KCC currently imports clinker, gypsum and packaging materials from Kenya.

However, it is currently seeking solutions domestically by identifying limestone deposits in Rwanda to manufacture clinker, one of the main ingredients in cement production.

Great Lakes Cement Company has a production capacity of 70 tonnes per day but it is currently operating at only 15 per cent, according to sources from the Ministry of Trade and Industry.

Steel materials

Most of steel raw materials are imported according to Denis Mukooli, the production manager of Master Steel Factory based in Gatenga, Kicukiro District.

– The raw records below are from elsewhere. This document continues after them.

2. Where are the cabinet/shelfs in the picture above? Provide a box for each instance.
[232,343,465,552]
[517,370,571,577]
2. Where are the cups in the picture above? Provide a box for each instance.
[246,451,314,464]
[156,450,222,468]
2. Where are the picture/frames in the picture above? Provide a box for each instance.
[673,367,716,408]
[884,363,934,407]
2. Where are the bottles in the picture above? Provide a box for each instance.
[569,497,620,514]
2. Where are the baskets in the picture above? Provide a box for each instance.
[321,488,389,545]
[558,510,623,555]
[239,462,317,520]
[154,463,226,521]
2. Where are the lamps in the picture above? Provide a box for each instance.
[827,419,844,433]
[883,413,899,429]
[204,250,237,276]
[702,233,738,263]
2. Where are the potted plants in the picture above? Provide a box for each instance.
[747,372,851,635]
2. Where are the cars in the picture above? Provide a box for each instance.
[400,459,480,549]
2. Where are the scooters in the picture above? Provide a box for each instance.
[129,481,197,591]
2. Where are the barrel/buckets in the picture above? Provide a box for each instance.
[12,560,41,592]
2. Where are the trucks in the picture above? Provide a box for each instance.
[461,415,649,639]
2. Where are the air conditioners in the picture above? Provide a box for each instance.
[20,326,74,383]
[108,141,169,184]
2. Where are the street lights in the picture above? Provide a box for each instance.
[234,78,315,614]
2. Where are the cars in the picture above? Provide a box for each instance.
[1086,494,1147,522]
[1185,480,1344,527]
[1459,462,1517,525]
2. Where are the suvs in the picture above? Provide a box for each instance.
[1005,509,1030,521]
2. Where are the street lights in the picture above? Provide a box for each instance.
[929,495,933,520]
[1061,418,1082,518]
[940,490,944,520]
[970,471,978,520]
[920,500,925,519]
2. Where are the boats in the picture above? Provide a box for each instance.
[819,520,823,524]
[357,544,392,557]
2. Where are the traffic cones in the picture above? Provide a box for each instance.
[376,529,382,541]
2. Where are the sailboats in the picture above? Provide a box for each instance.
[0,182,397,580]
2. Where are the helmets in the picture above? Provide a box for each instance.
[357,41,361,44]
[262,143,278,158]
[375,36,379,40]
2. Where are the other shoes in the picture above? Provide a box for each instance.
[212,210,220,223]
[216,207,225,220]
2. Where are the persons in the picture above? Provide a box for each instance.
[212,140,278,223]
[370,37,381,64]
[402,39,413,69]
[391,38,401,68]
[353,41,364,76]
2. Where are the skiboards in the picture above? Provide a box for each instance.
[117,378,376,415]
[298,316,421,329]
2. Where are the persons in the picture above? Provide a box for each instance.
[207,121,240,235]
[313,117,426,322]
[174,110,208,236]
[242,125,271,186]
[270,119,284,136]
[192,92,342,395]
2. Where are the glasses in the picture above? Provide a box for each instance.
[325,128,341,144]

The study indicates that in 2013, 94,000 tonnes of steel and iron products  were imported while the domestic production was 30,000 tonnes of products like metal accessories, reinforced steel bars, metal rolled sheets, metal fabrication, metal and nails.

The existing domestic companies include Tolirwa, Afrifoam/Simaco, Uprotur, Master Steel, SteelRwa, Simaco, Ufametal, Safintra,  and Imana Steel. Most of them intend to expand production.

For example, Master Steel has planned a massive investment to significantly expand production capacity as well as start manufacturing new products, according to Mukooli.

"Our production capacity now stands at 3,000 metric tonnes per month but by June, we intend to increase our capacity to 8,000 metric tonnes per month,” he said.

He, however, conceded that there was still shortage of raw materials because steel requires iron ore that is not easily obtainable locally.

However, the study recommends fostering local production of substitutes for steel based construction materials such as clay tiles for roofing or wooden frames instead of steel frames.

As part of the Domestic Market Recapturing Strategy, the Ministry of Trade and Industry has embarked on a campaign dubbed; ‘Made in Rwanda’ which encourages production and consumption of locally made products.

Statistics from the National Bank of Rwanda show that trade deficit widened by 14.9 per cent from $1,053.83 million in the first eight months of 2013 to $1,211.24 million in the same period of 2014.

This was attributed to the increase in imports which increased by 11.1 per cent in value and 1.3 per cent in volume compared to exports which slightly increased by only 0.8 per cent during the same period.